Maria Sibylla Merian was a gifted artist, from Frankfurt, Germany. Her father, Matthäus Merian the Elder, was a respected and influential naturalist in the 1600s. Maria Sibylla Merian was also a naturalist and travelled to Surinam in 1698 at the age of 52, collecting and illustrating insects and plants for over two years. Even at the age of 13, Merian was catching and illustrating different insect species, with her main focus eventually being the metamorphosis of butterflies, inspired by the silkworm breeding brought to Frankfurt by the silk trade.
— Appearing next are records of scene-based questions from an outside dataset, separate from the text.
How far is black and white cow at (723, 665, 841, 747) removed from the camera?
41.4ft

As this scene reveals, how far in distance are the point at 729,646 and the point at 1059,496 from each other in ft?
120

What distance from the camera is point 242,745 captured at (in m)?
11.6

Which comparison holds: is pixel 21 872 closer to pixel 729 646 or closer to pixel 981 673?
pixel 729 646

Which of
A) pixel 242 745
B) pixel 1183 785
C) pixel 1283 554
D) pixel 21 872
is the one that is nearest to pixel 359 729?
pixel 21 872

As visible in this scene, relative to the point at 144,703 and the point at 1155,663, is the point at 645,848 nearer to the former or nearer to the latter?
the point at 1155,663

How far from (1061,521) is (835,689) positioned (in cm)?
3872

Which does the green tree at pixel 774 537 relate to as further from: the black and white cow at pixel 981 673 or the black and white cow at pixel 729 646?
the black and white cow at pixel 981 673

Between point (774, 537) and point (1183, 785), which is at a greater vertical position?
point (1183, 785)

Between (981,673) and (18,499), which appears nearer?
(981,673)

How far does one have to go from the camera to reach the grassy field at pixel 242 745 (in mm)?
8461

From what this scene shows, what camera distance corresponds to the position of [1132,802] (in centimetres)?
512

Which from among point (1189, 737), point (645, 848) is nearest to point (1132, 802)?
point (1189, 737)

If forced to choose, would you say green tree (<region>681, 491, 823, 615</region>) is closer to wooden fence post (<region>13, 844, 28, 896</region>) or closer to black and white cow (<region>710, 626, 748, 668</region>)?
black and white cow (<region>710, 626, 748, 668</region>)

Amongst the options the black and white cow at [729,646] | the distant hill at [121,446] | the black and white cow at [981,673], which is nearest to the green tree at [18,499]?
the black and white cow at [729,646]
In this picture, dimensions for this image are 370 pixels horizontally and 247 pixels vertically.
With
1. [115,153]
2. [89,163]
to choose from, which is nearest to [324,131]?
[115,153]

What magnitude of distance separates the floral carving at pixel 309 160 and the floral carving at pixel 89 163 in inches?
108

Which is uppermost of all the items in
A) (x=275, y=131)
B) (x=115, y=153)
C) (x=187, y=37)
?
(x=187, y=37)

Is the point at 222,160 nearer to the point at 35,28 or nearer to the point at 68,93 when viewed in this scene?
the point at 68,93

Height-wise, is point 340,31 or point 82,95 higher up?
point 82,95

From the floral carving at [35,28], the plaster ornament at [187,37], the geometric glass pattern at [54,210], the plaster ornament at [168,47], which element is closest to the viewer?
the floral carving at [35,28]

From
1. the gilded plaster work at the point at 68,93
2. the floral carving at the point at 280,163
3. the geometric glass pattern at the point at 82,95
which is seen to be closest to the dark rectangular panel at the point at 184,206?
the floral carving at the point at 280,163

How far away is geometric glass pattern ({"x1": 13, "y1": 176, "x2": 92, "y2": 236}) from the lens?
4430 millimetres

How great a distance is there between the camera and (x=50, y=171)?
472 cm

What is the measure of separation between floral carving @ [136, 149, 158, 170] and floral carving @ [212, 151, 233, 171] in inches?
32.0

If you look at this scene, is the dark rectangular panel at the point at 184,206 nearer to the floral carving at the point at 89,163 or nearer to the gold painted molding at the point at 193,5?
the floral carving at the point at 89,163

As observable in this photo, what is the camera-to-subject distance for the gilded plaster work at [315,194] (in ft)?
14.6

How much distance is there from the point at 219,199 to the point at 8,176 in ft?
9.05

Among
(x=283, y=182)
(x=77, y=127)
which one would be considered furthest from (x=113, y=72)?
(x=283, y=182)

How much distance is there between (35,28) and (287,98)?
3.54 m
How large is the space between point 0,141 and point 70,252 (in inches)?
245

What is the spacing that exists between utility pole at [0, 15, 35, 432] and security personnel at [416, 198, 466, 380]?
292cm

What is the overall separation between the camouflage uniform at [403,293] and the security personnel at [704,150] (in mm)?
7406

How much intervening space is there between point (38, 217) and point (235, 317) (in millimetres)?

Though her central passion was entomology, it has been noted that her botanical images are very accurate, as well as aesthetically pleasing.
However, there are even times when a studied naturalist can miss things. This plate from Merian’s Metamorphosis Insectorum Surinamensium (1719 edition) shows both cicadas and lantern flies, yet the lowest figure, resting on a flower, is a composite of the two. Perhaps not realising it was a fake, it seemed to go unnoticed that this creature showed the head of a lantern fly and the body of a cicada.
Merian and her daughters Johanna Helena and Dorothea Maria went on to influence the scientific world with their illustrations.